*Record set:*
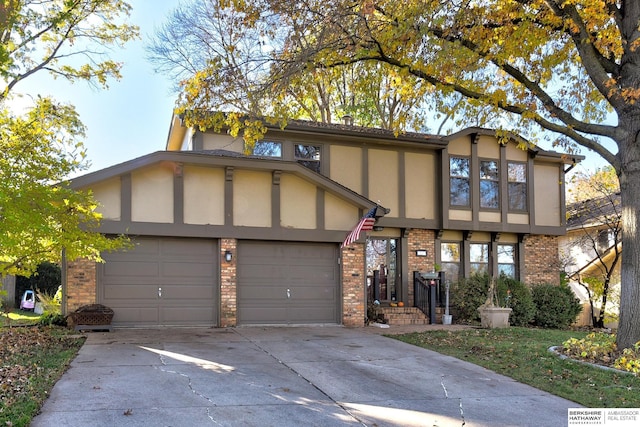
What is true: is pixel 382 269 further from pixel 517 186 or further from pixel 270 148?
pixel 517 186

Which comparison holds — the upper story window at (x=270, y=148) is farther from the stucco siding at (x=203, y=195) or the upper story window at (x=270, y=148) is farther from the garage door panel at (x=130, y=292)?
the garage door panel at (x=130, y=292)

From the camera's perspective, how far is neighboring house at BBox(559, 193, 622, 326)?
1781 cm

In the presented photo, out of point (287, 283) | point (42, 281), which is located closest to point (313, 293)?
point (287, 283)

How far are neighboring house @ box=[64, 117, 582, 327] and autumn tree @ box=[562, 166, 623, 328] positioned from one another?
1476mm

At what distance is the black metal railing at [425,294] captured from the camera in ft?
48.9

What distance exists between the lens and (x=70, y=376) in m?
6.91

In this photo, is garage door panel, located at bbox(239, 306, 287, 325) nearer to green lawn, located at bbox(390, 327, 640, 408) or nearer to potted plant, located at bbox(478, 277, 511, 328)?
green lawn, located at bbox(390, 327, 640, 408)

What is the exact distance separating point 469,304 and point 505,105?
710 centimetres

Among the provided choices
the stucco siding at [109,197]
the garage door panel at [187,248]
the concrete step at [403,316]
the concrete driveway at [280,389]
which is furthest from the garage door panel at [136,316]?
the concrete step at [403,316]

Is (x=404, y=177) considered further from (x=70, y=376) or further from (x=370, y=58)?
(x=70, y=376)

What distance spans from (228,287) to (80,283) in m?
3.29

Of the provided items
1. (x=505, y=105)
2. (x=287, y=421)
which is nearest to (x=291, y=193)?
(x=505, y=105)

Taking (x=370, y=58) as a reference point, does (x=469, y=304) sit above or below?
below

---

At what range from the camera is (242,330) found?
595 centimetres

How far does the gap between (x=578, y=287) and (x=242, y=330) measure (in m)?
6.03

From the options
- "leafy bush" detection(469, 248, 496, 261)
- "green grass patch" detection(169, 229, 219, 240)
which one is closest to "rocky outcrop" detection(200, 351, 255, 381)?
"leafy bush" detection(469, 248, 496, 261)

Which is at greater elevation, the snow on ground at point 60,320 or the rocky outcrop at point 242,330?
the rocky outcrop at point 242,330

---

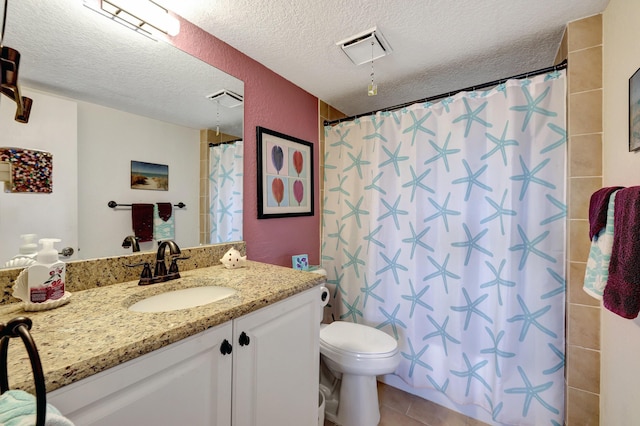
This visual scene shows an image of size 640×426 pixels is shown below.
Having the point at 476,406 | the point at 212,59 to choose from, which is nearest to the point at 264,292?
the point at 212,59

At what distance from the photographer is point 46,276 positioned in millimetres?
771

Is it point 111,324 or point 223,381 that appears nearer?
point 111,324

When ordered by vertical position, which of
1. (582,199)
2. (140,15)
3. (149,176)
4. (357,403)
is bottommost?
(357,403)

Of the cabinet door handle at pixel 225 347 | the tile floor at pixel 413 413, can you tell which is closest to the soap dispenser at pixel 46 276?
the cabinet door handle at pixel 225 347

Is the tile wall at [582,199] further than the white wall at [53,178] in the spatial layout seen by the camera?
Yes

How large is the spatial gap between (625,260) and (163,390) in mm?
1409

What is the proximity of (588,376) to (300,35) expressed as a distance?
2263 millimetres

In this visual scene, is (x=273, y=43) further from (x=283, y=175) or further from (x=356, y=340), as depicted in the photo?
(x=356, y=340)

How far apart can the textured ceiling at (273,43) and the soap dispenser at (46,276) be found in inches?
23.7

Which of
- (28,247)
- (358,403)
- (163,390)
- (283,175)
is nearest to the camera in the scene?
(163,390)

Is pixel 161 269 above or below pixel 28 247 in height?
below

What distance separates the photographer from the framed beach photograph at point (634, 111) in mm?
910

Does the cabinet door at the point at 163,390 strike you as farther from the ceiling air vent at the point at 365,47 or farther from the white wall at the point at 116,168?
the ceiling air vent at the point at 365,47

*Written task:*
Quote, word for word, the lines from the one containing "At what distance is" through the one containing "710 centimetres", both included.

*Finished answer:*
At what distance is the black metal railing at [425,294] captured from the camera in ft?
48.9

What distance exists between the lens and (x=70, y=376) in m?
6.91

In this photo, is garage door panel, located at bbox(239, 306, 287, 325) nearer to green lawn, located at bbox(390, 327, 640, 408) or nearer to potted plant, located at bbox(478, 277, 511, 328)?
green lawn, located at bbox(390, 327, 640, 408)

What is the exact distance separating point 469,304 and point 505,105?
710 centimetres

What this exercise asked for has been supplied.